Agedashi tofu is quite a simple affair, made from soft tofu cubes that a deep-fried in a coating of cornflour or potato starch that magically becomes a thin layer of batter by drawing moisture from the tofu itself. Served in a sauce made from Japanese dashi stock, soy sauce and mirin, a sweet rice wine used for cooking, the subtle sauce and mellow tofu accentuate the different textures in the dish: soft and crisp. Normally very fresh and soft tofu is used for this dish but I prefer the firmer stuff (the Dragonfly brand, produced in Devon, is the best I’ve had since it’s really firm-textured and has lots of beany flavour that most other brands have lacked entirely) which is also less prone to falling apart.

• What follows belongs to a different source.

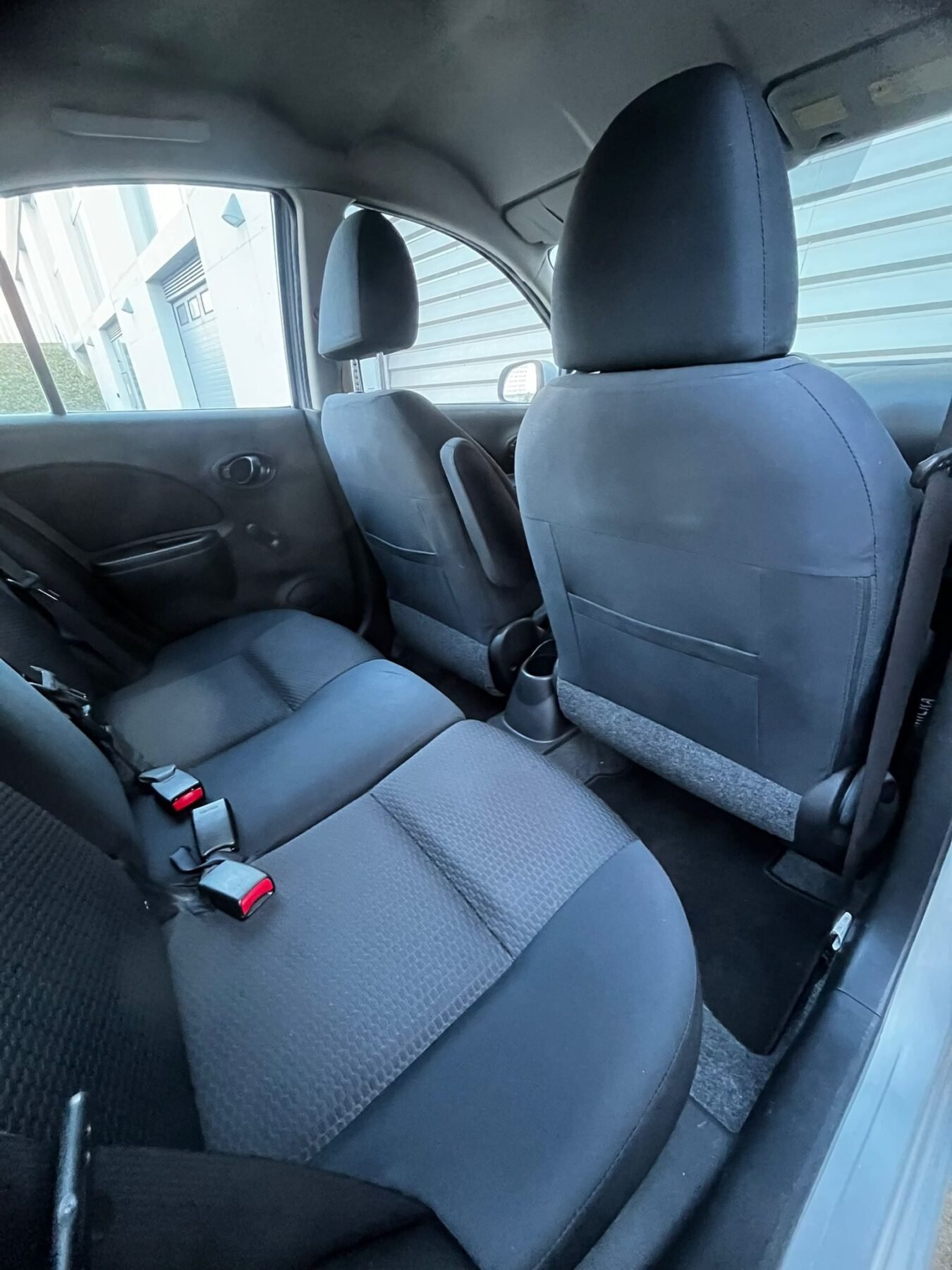 NISSAN Micra 1.2 Tekna CVT Auto.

To be honest, this isn’t a dish that could convert a tofu skeptic by any stretch, but does make a nice vegetarian accompaniment to an Asian meal. I’ve left out the dried fish usually used in a dashi stock, for a completely vegan version, using just kombu seaweed for umami and depth. And if you aren’t a tofu fan, the sauce is simple enough to work as a dipping sauce for tempura or to stir into some noodles.
Soak the seaweed sheet in a pan filled with 350ml cold water for an hour. Meanwhile, wrap the tofu in kitchen paper and leave to sit under a heavy plate to draw out the excess water. After the seaweed has soaked, bring the pan to the boil before removing the seaweed from the stock and reducing the heat to a very low simmer. Heat the oil to a depth of 3-4cm in a sturdy pan.
Unwrap the tofu and cut into 2-3cm cubes and coat in the cornflour, reserving a teaspoonful for thickening the sauce later. Once the oil is hot, gently lower the tofu cubes (in batches if your pan is quite small) into the pan and fry for 3-4 minutes or until a pale golden crust has formed on the outside of the tofu. Remove from the pan with a slotted spoon and transfer to a bowl lined with kitchen paper to drain of excess oil while the sauce is finished.
Mix the remaining teaspoon of cornflour with the soy sauce and mirin until smooth, then add to the simmering stock with the ginger juice. Season with black pepper and once the sauce has thickened, serve the tofu on a plate, pouring the sauce around and topping with the spring onion.